I’ve got a new work laptop from my employer. The old one is not necessary anymore for work related stuff. As I have an ancient personal laptop and a budget is a bit tight currently, I thought to use old work laptop for personal stuff.
I already installed Win10 LTSC and plan to encrypt the complete OS with VeraCrypt and on another partition to add Linux Mint (with LUKS) and dual boot it, but mainly will use Win.
As I can use this old laptop however I want it, I just have to return it once I decide to leave, my question is, how safe is to use it this way? Beside the mentioned complete encryption, my plan is to zero-fill it (or whatever it’s called) before I return it, so I’m not sure would someone be able to recover my data?
As this is a work laptop, head of IT admin department told me they are sending these to be recycled, but they are destroying SSDs. So most likely nobody will try to recover it anyway, but I would like to see, if someone would like to, is there any chance for that?
~~As long as the laptop is no longer managed by the company, and you are not logging back into your company’s AD then it is just another laptop, no special concerns here.

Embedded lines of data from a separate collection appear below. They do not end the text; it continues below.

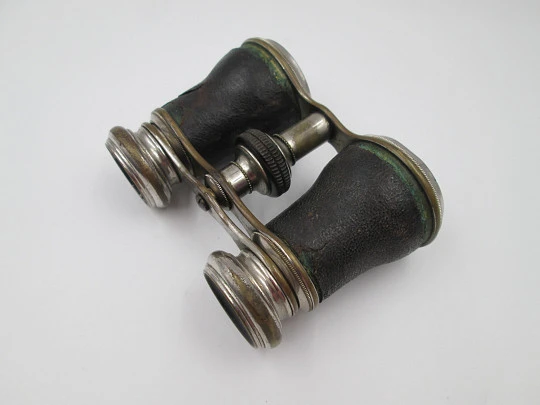 Theater and opera binoculars with case. Silver brass & black leather. Germany. 1930's Theater and opera binoculars with case. Silver brass & black leather. Germany. 1930's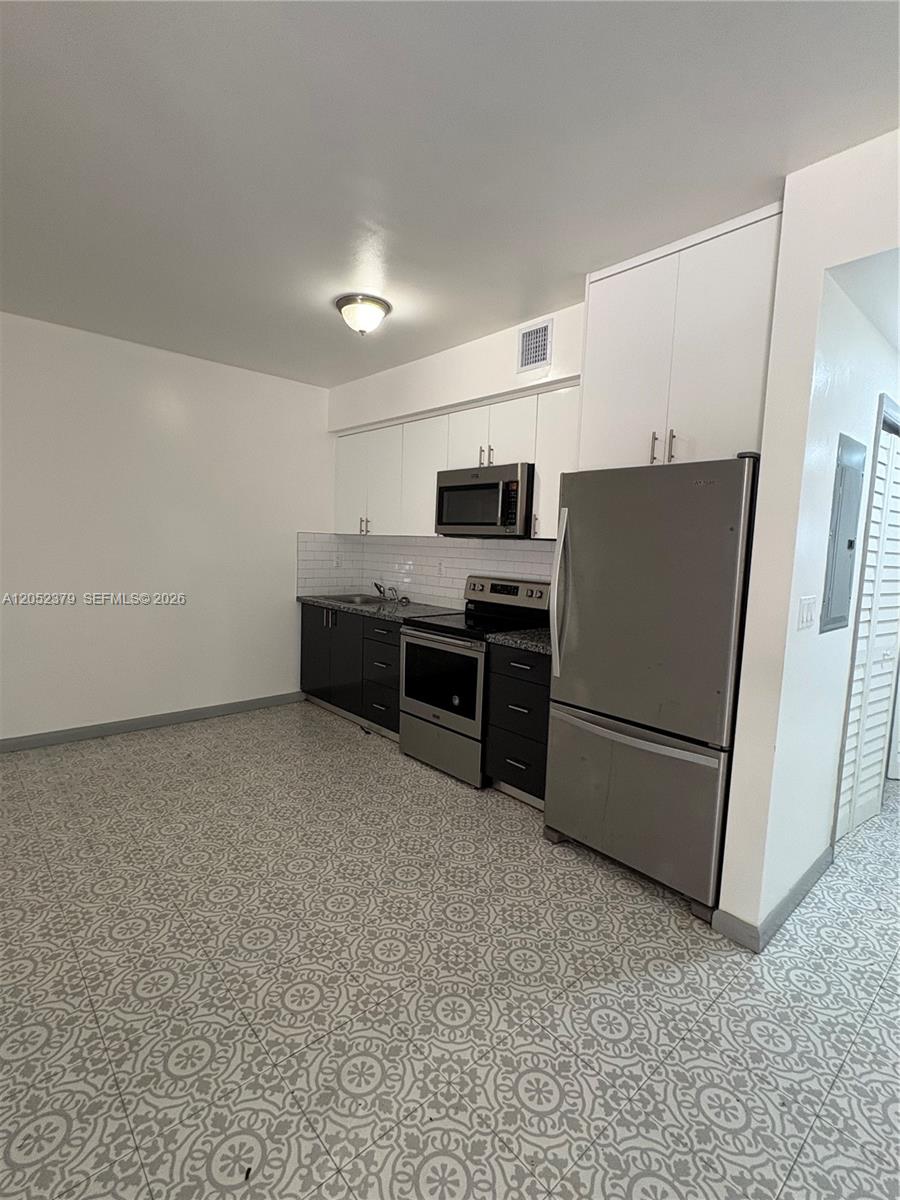 This kitchen features dark lower cabinets, white upper cabinets, stainless steel appliances, and patterned tile flooring — 10120 W Fern St, Miami FL 33157, MIAMI, FL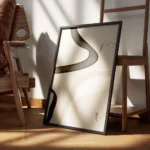 affiche dart abstrait avec des formes texturees noires beiges et blanches et des encadre.webp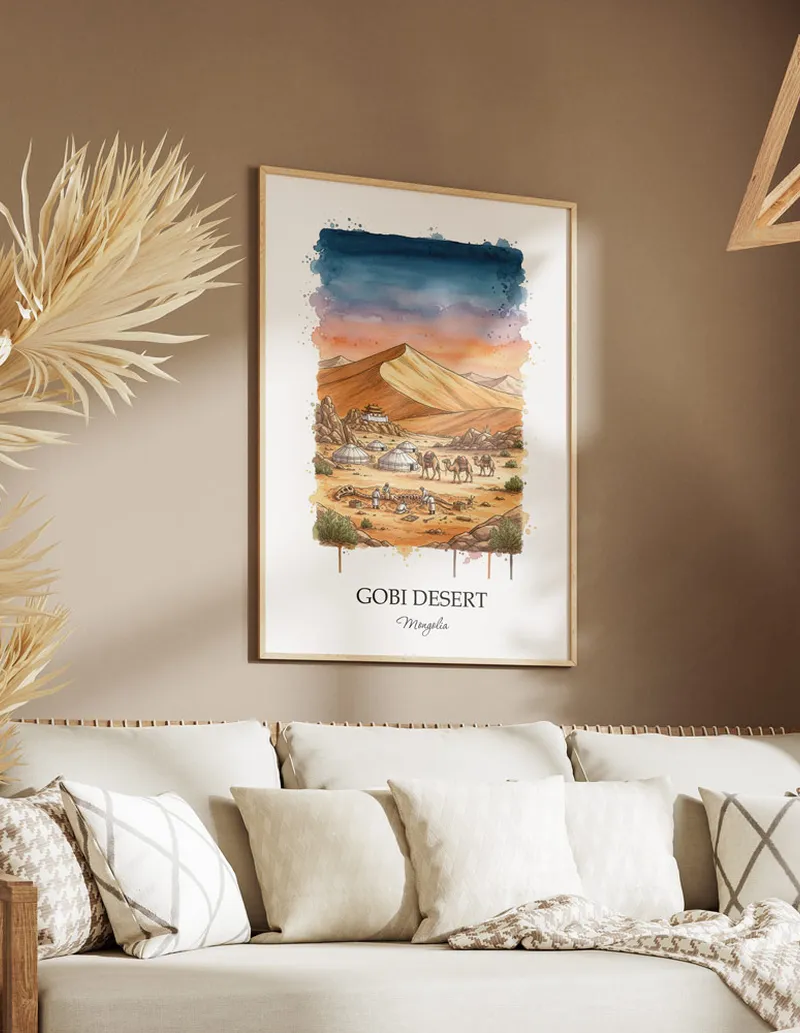 Cozy, well-lit workspace with a minimalist poster of Gobi Desert, Mongolia in a light frame sitting on the desk.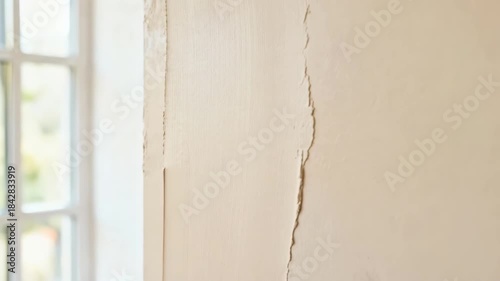 Closeup of a hand evenly applying matte ecofriendly paint on an interior wall highlighting sustainable home renovation with lowVOC nontoxic materials.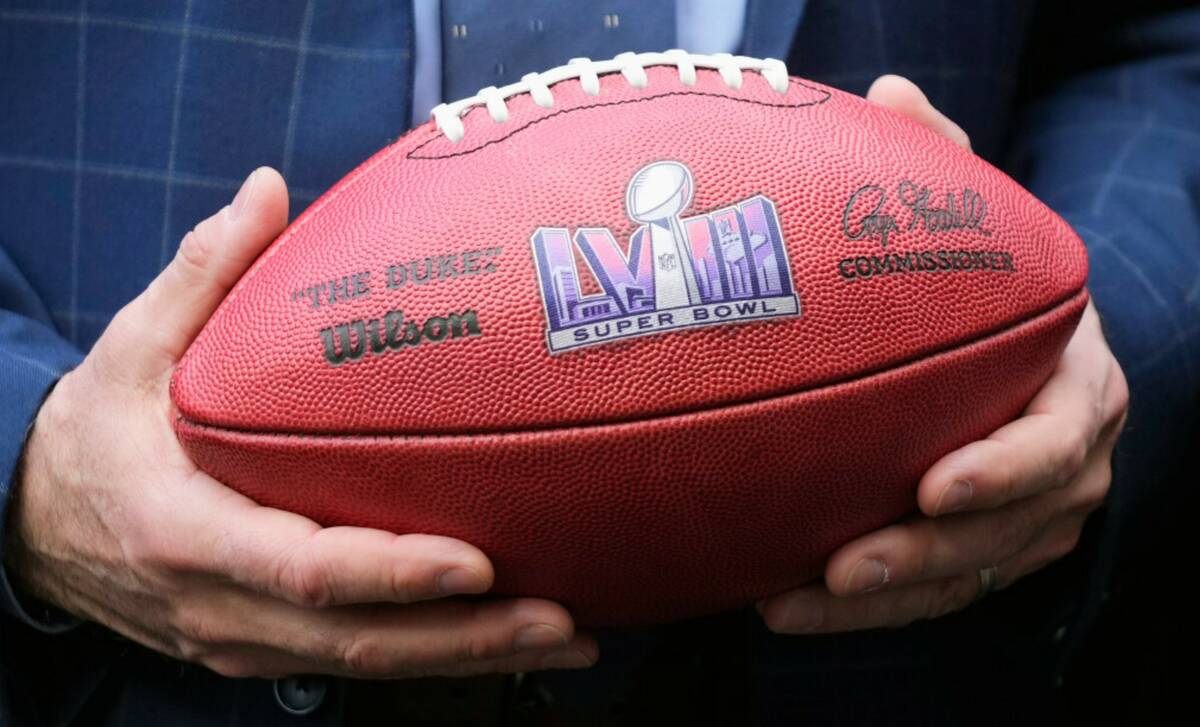 Gov. Joe Lombardo holds an NFL football with the Super Bowl LVIII logo in February 2023. (AP Ph ...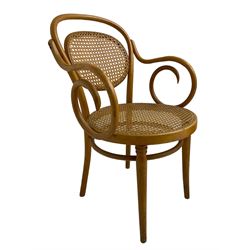 After Michael Thonet - bentwood armchair, circular cane seat and back, scrolled arms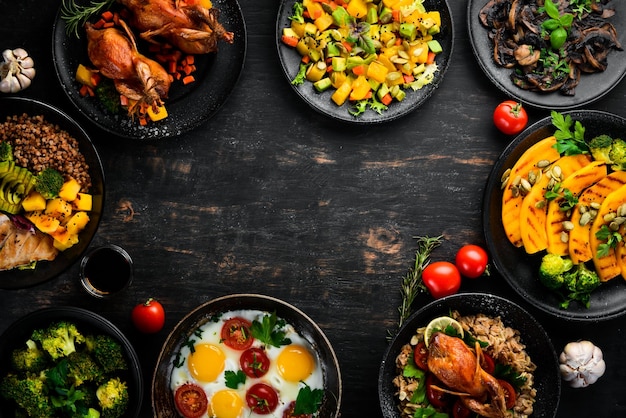 Assortment of food Salad avocado quail mushrooms pumpkin On a black background Top view Free space for your text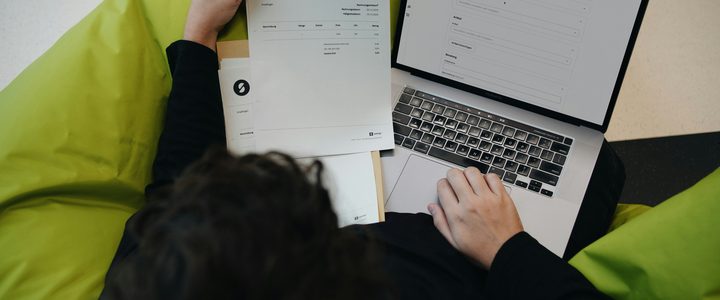 A person reviewing a printed invoice next to an open laptop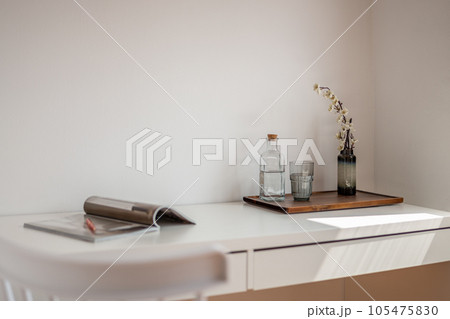 Indoor home office with table, magazine, glass, decorative plant, and water bottle 105475830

In terms of destroying data before returning, if you FDEed with veracrypt with good password, then i would say even quick format would be enough, no one can crack it anyway, unless you stored national secrets there and want to be 10000% sure, then zero fill it.~~
Edit: Please ignore my text above and note This reply
I highly disagree here and I believe this is very dangerous advice in fact.
Please note your work laptop (the laptop you do work on) is subject to any kind of investigation the company would be placed under. Meaning that it can be seized when the company is any kind of trouble.
Why not just buy an SSD and install it in the Laptop? SSDs are cheap and it alleviates all the concerns you mention. Just keep your SSD when you return the laptop. You could return their SSD immediately for IT to dispose of or re-use.
If your using it for personal use, I would not connect it to your works network anymore or do work stuff on it.
First of all, get a written confirmation from IT that you can use that old laptop as your own. Many companies are selling old laptops to their employees for a very cheap price.
After getting confirmation, ask IT team to release the laptop. It is most likely enrolled in a MDM program, like Intune and even if you change disks, laptop will try to register itself to company portal.
Another point. It is a company property, not yours, unless otherwise is communicated to you in written form. Whatever you do to modify the system, will be illegal.